--- Start of EXTRACT TO READ ---

Now this is just the code - I'll be walking through it however I won't run them UNTIL the end once the __MAIN__ macro has passed to demonstrate that the code works correctly - This is because the PYTHON script wont have the correct pool until that MACRO is run the the workers are set



In [10]:

#The task Kernel using two linear_filters to filter the data out
#returns the list of filtered items (ID)
def task_1_1_kernel(worker_mailbox, data_frame):
    suburb_filtered = linear_filter('Suburb','ADELAIDE', worker_mailbox, data_frame)
    month_filtered = linear_filter('Month','January',suburb_filtered,data_frame)
    return month_filtered

def task_1_1():
    mailbox = round_robin(crash_data_df)
    #Launch kernels
    kernel_results = [pool.apply_async(task_1_1_kernel, (mailbox[i], crash_data_df)) for i in range(__N_WORKERS__)]
    values = [res.get() for res in kernel_results]
    flatten = lambda l: [item for sublist in l for item in sublist]
    merged =  flatten(values)[:20]
    return merged

#None of the code above will work UNTIL THIS IS EXECUTED
if __name__ == '__main__':   
    #Create the pool now to not waste time re-creating the thread pool
    pool = Pool(processes=__N_WORKERS__)

%time display_result(task_1_1(), crash_data_df)

--- End of EXTRACT TO READ ---
--- Start of EXTRACTED INFORMATION ---

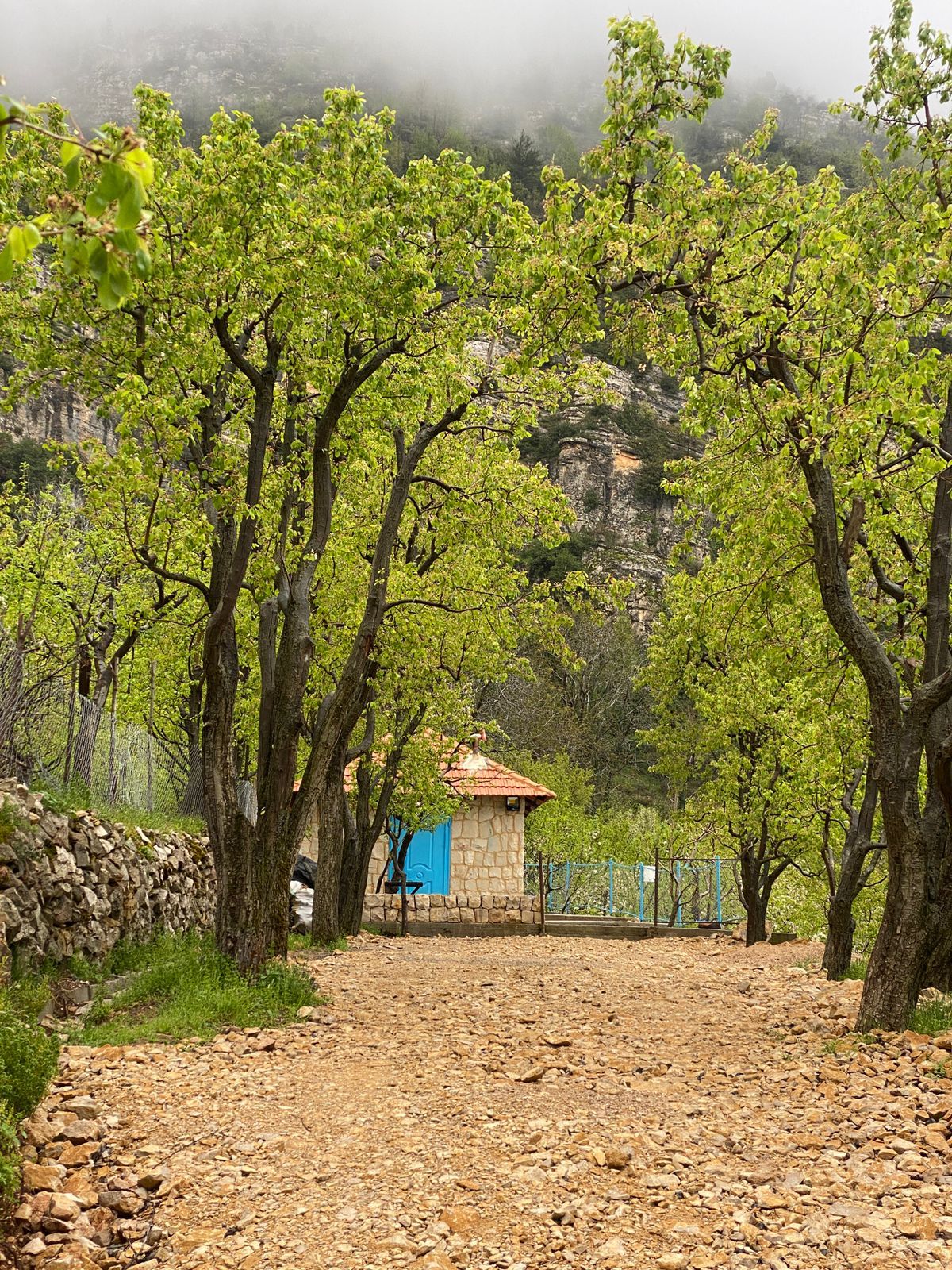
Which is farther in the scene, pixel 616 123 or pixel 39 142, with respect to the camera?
pixel 39 142

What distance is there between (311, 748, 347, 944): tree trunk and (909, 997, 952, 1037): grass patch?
8.86 metres

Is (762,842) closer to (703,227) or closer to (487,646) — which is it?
(487,646)

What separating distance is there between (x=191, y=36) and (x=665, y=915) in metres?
173

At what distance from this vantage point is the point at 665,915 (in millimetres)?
30047

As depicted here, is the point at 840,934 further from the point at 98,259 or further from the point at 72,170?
the point at 72,170

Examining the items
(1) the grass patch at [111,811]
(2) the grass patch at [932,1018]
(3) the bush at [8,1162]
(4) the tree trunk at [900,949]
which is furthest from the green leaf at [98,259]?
(2) the grass patch at [932,1018]

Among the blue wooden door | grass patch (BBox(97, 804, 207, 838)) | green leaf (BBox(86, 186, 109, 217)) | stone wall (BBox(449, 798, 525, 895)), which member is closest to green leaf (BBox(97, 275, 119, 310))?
green leaf (BBox(86, 186, 109, 217))

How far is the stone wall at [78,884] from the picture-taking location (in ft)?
25.8

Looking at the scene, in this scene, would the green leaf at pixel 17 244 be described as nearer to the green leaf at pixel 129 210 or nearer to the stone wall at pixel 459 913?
the green leaf at pixel 129 210

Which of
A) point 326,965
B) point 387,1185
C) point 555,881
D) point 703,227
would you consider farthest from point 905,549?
point 555,881

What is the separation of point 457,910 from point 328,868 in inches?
310

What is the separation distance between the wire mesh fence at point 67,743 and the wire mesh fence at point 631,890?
16.6 m

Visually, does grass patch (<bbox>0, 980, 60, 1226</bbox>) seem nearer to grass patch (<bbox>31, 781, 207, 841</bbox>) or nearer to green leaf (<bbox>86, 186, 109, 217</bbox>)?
grass patch (<bbox>31, 781, 207, 841</bbox>)

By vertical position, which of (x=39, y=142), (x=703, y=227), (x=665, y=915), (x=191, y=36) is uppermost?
(x=191, y=36)
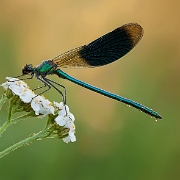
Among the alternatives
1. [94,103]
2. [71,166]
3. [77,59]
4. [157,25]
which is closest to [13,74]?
[94,103]

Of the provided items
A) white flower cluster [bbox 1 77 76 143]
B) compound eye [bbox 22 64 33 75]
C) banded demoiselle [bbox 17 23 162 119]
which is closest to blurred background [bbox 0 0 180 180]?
banded demoiselle [bbox 17 23 162 119]

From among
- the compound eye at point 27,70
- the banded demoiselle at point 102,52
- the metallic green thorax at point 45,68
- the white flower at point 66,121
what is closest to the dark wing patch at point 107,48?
the banded demoiselle at point 102,52

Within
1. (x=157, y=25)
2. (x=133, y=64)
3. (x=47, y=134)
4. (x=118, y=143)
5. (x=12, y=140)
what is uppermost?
(x=157, y=25)

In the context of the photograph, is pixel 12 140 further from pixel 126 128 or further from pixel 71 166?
pixel 126 128

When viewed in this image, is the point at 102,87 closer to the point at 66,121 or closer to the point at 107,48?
the point at 107,48

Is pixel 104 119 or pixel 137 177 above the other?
pixel 104 119

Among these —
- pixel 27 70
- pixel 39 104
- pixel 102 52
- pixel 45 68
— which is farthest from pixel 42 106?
pixel 102 52

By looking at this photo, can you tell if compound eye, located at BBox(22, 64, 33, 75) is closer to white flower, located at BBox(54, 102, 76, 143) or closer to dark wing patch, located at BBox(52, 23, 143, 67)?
dark wing patch, located at BBox(52, 23, 143, 67)
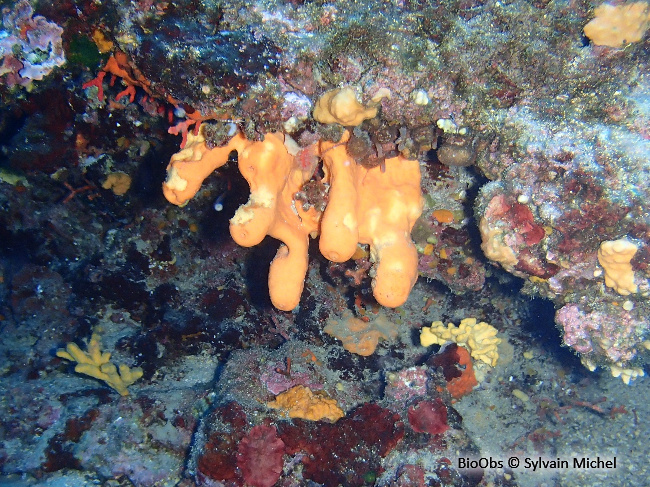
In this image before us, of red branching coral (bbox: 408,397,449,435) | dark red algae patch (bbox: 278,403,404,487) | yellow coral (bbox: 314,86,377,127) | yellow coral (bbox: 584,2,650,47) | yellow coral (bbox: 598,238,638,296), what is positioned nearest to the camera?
yellow coral (bbox: 314,86,377,127)

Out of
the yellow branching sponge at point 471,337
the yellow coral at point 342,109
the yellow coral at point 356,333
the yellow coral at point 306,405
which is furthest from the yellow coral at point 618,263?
the yellow coral at point 356,333

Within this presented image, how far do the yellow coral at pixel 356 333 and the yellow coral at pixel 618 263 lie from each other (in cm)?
344

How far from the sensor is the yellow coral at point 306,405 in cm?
446

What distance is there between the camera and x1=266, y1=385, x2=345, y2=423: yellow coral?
4461 millimetres

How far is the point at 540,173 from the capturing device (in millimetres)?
3043

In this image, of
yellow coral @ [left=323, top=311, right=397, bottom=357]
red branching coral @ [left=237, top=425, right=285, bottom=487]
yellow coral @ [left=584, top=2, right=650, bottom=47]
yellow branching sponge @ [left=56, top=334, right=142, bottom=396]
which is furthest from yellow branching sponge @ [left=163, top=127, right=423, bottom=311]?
yellow branching sponge @ [left=56, top=334, right=142, bottom=396]

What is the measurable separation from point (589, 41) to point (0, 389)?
7970mm

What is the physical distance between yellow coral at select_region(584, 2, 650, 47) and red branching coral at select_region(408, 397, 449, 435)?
4005mm

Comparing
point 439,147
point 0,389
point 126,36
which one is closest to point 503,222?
point 439,147

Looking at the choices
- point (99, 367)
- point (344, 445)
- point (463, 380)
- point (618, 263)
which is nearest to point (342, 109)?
point (618, 263)

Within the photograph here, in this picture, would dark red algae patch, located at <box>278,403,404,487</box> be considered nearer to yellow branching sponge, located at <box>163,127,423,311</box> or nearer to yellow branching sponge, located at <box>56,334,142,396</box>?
yellow branching sponge, located at <box>163,127,423,311</box>

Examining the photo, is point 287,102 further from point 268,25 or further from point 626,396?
point 626,396

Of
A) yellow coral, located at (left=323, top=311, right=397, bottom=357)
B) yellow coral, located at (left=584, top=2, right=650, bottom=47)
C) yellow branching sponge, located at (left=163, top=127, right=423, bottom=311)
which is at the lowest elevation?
yellow branching sponge, located at (left=163, top=127, right=423, bottom=311)

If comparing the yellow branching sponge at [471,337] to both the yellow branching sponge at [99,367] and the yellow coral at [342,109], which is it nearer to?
the yellow coral at [342,109]
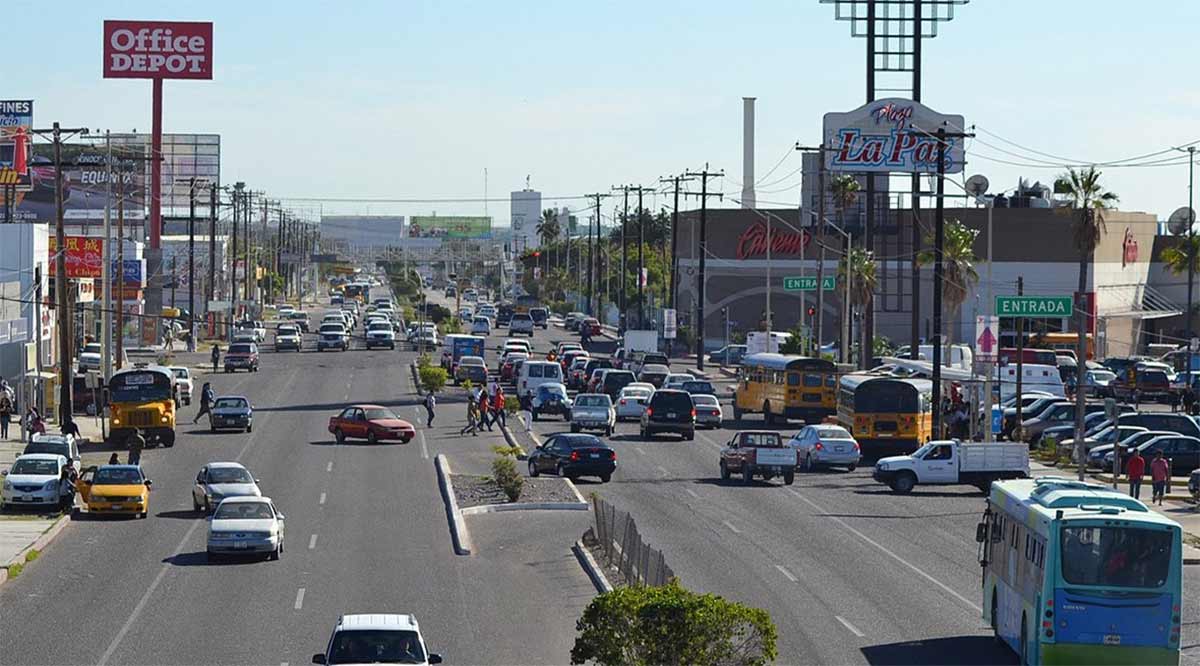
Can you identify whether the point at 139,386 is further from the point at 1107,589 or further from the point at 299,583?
the point at 1107,589

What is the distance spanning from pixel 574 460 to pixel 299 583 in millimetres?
18019

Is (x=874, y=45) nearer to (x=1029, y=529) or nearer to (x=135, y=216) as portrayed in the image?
(x=1029, y=529)

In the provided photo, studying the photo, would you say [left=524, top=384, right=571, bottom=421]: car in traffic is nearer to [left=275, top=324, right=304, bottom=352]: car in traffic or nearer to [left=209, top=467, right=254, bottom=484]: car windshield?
[left=209, top=467, right=254, bottom=484]: car windshield

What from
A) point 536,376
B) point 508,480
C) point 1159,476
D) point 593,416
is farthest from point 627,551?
point 536,376

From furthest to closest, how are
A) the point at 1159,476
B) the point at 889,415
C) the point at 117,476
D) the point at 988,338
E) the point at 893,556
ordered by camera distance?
1. the point at 889,415
2. the point at 988,338
3. the point at 1159,476
4. the point at 117,476
5. the point at 893,556

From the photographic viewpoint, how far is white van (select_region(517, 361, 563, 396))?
76688 millimetres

--- End of EXTRACTED INFORMATION ---

### JOB:
In the code excerpt, which suburb and month does the kernel function filter the data by? This material has no connection to the code excerpt.

### TASK ANSWER:
It filters by the suburb ADELAIDE and the month January.